Wynders, I’ve had a lovely image of you in your childhood, your grandfather rocking away in a nice big cardigan and comfy slippers, rewarding you with satsumas for good behaviour and telling you stories and everything. Satsumas. If I remember rightly, you are a Christmas- and November-lover. You must be inundated with satsuma at the moment. And, yes, a more satisfying gluttony snack than an apple. Apples rarely hit the spot.

…But Mango, B., Penguin, what good ideas.

Penguin, of course I’d worry a bit about waste, just hurling them out the window, but there is a bit of greenery below the balcony and maybe something would nicely grow in it. But imagine the neighbours’ reaction! We have new young neighbours and even they’ve managed to be incredibly boring and scowl at us rather than greet us on the stairs, I think because we talk after 9 (which we don’t even do that often, actually).

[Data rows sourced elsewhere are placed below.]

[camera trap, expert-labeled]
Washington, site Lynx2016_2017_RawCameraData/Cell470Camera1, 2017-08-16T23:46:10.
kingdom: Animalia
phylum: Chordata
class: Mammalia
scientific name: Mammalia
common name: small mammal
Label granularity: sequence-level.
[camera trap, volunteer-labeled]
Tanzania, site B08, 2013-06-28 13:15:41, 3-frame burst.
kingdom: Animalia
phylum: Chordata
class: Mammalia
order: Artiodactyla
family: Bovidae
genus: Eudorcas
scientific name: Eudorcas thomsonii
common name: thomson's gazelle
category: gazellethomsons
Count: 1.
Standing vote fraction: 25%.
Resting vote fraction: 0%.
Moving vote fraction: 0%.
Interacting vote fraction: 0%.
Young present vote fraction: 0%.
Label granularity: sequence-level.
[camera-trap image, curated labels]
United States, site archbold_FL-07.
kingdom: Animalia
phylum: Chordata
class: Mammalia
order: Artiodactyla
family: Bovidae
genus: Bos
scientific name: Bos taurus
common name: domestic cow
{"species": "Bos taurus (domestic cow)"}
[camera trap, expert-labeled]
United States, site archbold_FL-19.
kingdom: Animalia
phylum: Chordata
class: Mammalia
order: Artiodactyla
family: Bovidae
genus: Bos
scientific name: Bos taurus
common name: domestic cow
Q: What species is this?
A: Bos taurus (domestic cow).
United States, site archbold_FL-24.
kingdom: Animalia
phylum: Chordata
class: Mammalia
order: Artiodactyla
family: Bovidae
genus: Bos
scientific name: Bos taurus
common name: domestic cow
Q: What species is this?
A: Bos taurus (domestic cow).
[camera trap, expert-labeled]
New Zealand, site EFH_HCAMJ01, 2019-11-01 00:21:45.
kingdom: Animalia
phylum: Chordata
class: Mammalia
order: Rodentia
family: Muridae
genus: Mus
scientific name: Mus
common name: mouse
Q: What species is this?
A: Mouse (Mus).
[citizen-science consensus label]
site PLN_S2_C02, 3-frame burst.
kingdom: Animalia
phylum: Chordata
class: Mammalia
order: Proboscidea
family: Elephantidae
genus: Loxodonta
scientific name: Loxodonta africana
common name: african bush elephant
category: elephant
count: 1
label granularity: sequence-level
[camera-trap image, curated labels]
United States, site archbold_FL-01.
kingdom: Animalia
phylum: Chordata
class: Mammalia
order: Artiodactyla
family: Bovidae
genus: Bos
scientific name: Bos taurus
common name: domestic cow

B., Mango, I shall pass on your suggestions to the Russian, as I am incapable of any recipe beyond Weetabix. He did have a period of making fish with chunks of apple, but I thought it was one of his less appealing concoctions, like the time coriander started appearing in pasta sauces, and we had French guess at the time. Imagine. Quelle horreur!

(PS. Mango, have scoured the site looking for a profile button. Haven’t found it yet, but it’s bound to exist somewhere. I think one can, at least, edit one’s comments, nicht wahr?)

9. David (TEFL Smiler) - November 20, 2006

Stand on the balcony throwing the apples at the neighbours while they’re in the garden. Seems to cover all bases.

Live, like me, a 30 minute hike from the nearest shop, and you soon learn to worry about one thing only: running out of fags. It’s a terrible feeling, I tell you!

10. pleite - November 21, 2006

David, I haven’t smoked today, which has just been too miserable for words. Luckily, the odd cigarette machine is still to be spotted on the streets here, although our very nearest one has just been removed, and there’s a petrol station within hiking distance in case of real emergency, but today was booze- and tobacco-free. Not really a day at all.

11. Ben - November 21, 2006

Ah, yes, a day without a buzz is a day that never wuz, as someone once said. I’m with you on the worrywort thing. It might be seasonal though, at least Berlin seasaonal. I don’t know about you, but November has always been peak neurosis time for me. Nice blog revamp, btw, fellow wordpresser. ;-)

12. pleite - November 22, 2006

November is a shithole. And I’ve run out of fags again, but daren’t go out on a fags-only shopping trip as that would create the biggest scandal since some very big scandal or other. Anyway, only a month to go and then the days start getting longer again. Hurrah!